───── TRECHO SELECIONADO

Na língua japonesa, há um termo para aqueles que possuem ascendência mas não moram no Japão: nikkei. Mesmo distantes da Terra do Sol Nascente, nikkeis seguem vinculados a ela por meio de tradições milenares passadas adiante por seus ancestrais.

No dia 18 de junho de 1908 (hoje consagrado como o Dia da Imigração Japonesa no Brasil), muitos japoneses deixaram o arquipélago montanhoso para construir um novo lar em uma terra distante: uma ex-colônia portuguesa de proporções continentais no coração tropical da América do Sul.

Cento e dezoito anos depois, o Brasil não apenas possui a maior população de nikkeis do mundo, como eles representam por volta de 1% da população brasileira.

Yumi e sua família no Hanami, tradicional Festival das Cerejeiras em Nova Friburgo

É o caso de Yumi Murata, Analista de Dados formada em Sistemas de Informação pela UFF. A seguir, ela relata sua vivência como nikkei brasileira:

Sou descendente de japoneses, com avós imigrantes nos dois lados da família. Ainda pequena, acompanhava minha família nos eventos da colônia japonesa de Nova Friburgo, minha cidade natal, participando do tradicional Festival das Cerejeiras (Hanami, 花見) e assistindo a jogos de beisebol (ou yakyu 野球), com meu pai e irmão.

──────────

-- INSTRUÇÃO DE TRABALHO A --
Transcreva, do trecho sobre os nikkeis no Brasil, tudo o que vai desde "É o caso de" até "pai e irmão.".
-- INSTRUÇÃO DE TRABALHO B --
Dê continuidade ao trecho sobre os nikkeis no Brasil, começando logo após a última frase apresentada.

───── ENTRADAS DE DADOS

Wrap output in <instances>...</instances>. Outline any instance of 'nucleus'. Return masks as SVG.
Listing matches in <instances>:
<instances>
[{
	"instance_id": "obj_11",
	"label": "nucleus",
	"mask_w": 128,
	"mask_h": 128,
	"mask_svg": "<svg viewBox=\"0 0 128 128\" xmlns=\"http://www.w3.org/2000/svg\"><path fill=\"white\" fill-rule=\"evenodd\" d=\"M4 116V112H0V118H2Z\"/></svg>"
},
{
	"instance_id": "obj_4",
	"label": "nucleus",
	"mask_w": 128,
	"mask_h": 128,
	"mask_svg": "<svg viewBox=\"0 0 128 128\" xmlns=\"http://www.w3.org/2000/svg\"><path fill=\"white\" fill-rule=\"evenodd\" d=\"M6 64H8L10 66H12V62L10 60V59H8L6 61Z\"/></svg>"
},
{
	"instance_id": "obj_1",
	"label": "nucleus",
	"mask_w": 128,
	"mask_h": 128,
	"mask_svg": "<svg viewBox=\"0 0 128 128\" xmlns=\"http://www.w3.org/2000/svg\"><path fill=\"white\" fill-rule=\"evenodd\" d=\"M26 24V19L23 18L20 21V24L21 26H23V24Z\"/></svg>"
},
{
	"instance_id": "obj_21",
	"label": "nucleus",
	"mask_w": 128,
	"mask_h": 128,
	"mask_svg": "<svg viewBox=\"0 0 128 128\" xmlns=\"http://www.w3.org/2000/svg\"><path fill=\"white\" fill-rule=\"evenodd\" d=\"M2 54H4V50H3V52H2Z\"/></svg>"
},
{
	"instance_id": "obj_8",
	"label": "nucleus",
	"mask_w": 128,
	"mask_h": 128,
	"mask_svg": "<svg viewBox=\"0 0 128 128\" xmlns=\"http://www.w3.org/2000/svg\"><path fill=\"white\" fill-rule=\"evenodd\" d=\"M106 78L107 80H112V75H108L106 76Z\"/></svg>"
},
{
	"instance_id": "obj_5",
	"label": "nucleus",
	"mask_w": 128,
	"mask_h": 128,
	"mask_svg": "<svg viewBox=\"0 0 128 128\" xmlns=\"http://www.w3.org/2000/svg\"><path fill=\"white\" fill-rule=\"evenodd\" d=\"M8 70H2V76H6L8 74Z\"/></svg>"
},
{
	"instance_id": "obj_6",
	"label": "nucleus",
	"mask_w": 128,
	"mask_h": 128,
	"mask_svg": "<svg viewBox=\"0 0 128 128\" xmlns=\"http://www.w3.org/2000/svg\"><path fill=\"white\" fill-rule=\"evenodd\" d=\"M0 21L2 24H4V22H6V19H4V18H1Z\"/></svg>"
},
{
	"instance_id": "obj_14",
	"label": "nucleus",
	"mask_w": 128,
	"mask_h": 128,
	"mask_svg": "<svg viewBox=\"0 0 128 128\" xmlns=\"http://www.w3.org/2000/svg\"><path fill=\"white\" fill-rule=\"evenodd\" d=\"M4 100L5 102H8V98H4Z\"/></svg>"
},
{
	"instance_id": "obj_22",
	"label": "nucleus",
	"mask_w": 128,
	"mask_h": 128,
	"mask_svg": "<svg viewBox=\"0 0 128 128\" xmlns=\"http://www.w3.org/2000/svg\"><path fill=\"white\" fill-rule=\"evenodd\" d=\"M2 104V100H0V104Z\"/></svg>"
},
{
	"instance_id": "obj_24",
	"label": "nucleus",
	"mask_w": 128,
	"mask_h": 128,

──────────

-- RESPOSTA ESPERADA A --
É o caso de Yumi Murata, Analista de Dados formada em Sistemas de Informação pela UFF. A seguir, ela relata sua vivência como nikkei brasileira:

Sou descendente de japoneses, com avós imigrantes nos dois lados da família. Ainda pequena, acompanhava minha família nos eventos da colônia japonesa de Nova Friburgo, minha cidade natal, participando do tradicional Festival das Cerejeiras (Hanami, 花見) e assistindo a jogos de beisebol (ou yakyu 野球), com meu pai e irmão.

-- RESPOSTA ESPERADA B --
Participei também de muitas atividades em diferentes colônias japonesas no Estado do Rio de Janeiro, incluindo na capital, em Niterói e Papucaia. Aos dezoito anos, com a ajuda de um amigo da colônia de Friburgo, criei um departamento para jovens nikkeis, um seinenkai (青年会). No início da imigração japonesa para o Brasil, esses departamentos eram comuns, mas a prática se perdeu com o tempo. A partir disso, entramos em contato com outros grupos no estado do Rio e de São Paulo.

Minha criação também foi muito influenciada pela cultura japonesa. Aprendi princípios como: autocobrança, respeito aos mais velhos, obediência a regras e priorização do coletivo em detrimento da vontade individual.

Essa vivência sempre contrastou com o estilo de vida brasileiro. Viver no Brasil é aprender sobre flexibilidade, ser voltado a relações e ter muita liberdade para expressar as individualidades.

Essa mistura improvável produz uma sensação conflitante. No Japão, emoções são descritas; no Brasil, elas são sentidas à flor da pele.

Por mais que as culturas tenham pontos muito antagônicos, para mim, ser nikkei é um privilégio, uma brasilidade vivida por uma lente japonesa.